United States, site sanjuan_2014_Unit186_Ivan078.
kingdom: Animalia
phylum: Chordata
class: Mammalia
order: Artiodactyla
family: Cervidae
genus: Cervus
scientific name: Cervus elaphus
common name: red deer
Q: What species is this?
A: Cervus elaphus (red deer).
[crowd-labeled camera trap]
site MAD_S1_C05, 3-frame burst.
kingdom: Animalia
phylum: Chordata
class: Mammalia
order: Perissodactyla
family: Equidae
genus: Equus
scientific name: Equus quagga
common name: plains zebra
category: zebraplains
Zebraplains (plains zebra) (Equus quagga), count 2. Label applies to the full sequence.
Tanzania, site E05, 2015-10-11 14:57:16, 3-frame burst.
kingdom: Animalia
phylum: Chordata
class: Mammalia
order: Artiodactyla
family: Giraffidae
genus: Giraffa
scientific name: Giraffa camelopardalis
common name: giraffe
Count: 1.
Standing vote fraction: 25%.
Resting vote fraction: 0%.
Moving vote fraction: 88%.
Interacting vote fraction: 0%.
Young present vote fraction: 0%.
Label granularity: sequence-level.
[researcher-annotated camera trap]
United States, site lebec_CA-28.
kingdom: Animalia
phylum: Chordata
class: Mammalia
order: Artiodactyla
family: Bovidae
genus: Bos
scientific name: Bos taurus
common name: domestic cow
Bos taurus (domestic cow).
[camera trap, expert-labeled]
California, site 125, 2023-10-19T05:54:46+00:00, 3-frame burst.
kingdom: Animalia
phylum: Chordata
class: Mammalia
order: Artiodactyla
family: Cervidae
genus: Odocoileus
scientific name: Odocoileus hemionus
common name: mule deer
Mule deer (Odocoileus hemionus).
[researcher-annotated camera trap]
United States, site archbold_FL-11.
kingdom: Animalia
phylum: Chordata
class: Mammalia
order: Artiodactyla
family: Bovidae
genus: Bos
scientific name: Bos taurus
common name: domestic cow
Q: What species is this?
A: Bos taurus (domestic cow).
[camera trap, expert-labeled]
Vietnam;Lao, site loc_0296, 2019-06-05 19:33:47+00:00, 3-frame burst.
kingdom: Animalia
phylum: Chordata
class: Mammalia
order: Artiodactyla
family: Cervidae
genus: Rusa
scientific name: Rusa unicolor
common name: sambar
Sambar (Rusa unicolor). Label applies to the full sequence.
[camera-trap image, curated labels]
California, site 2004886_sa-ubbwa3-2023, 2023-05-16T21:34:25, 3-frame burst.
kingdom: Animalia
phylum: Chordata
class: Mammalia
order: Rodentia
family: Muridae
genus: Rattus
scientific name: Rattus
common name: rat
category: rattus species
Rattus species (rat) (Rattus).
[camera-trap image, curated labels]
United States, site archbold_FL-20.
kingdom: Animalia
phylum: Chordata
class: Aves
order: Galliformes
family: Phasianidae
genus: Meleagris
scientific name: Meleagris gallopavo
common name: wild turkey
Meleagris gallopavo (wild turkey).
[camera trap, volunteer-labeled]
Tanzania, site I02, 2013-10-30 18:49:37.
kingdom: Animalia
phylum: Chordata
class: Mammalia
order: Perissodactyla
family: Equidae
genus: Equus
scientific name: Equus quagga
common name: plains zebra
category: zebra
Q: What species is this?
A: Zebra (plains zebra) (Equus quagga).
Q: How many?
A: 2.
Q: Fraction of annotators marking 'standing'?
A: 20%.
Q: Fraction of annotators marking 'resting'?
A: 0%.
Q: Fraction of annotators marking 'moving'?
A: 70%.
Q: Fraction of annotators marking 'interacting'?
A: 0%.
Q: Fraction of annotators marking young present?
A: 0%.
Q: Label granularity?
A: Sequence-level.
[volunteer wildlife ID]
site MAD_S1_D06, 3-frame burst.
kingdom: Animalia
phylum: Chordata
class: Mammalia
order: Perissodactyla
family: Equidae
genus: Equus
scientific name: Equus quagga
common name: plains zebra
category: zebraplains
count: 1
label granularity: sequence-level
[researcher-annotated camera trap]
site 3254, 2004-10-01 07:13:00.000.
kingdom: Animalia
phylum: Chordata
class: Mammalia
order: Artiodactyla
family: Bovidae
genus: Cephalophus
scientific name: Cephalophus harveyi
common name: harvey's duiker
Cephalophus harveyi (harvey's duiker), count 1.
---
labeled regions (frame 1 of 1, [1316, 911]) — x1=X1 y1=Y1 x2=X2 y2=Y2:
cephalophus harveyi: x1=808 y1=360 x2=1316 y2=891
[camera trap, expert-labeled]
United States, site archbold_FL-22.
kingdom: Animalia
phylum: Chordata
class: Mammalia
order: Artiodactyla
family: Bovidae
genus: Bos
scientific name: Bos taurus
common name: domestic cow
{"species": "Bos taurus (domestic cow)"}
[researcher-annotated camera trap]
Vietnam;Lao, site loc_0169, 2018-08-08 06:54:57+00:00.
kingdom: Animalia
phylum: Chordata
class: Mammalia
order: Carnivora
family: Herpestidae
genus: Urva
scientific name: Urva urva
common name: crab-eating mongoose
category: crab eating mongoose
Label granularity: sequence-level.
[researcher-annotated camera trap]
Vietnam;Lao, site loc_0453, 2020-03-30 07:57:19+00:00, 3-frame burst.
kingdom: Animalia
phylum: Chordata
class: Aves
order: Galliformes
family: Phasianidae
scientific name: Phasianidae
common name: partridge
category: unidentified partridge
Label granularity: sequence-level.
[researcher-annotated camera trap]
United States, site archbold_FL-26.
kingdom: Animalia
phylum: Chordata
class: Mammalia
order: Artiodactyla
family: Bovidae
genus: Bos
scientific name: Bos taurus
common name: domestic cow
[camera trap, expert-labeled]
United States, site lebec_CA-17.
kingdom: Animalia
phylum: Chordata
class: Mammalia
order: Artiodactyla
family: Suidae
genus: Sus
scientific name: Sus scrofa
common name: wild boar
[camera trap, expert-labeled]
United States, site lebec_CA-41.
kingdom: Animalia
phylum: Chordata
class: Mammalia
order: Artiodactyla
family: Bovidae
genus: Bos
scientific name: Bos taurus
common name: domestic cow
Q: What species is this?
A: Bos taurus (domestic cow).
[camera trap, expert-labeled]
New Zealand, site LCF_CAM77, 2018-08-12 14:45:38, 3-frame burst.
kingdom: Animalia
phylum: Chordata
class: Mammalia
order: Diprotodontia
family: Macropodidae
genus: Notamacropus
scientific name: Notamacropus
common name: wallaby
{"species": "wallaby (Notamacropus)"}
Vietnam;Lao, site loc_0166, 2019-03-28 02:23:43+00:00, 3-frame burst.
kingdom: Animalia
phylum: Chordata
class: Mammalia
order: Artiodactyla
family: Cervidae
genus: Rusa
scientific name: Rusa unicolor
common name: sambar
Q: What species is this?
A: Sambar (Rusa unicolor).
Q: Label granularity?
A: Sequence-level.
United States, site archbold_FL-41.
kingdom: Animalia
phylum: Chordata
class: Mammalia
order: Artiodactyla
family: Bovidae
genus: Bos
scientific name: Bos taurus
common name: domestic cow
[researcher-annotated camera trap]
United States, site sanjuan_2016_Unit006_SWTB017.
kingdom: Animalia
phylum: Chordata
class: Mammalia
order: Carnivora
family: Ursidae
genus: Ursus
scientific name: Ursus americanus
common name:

◆ **THE TASK**: What is needed is a copy of every line above in which "Tanzania" appears.

◆ **EXERCISE RESULT**:
Tanzania, site E05, 2015-10-11 14:57:16, 3-frame burst.
Tanzania, site I02, 2013-10-30 18:49:37.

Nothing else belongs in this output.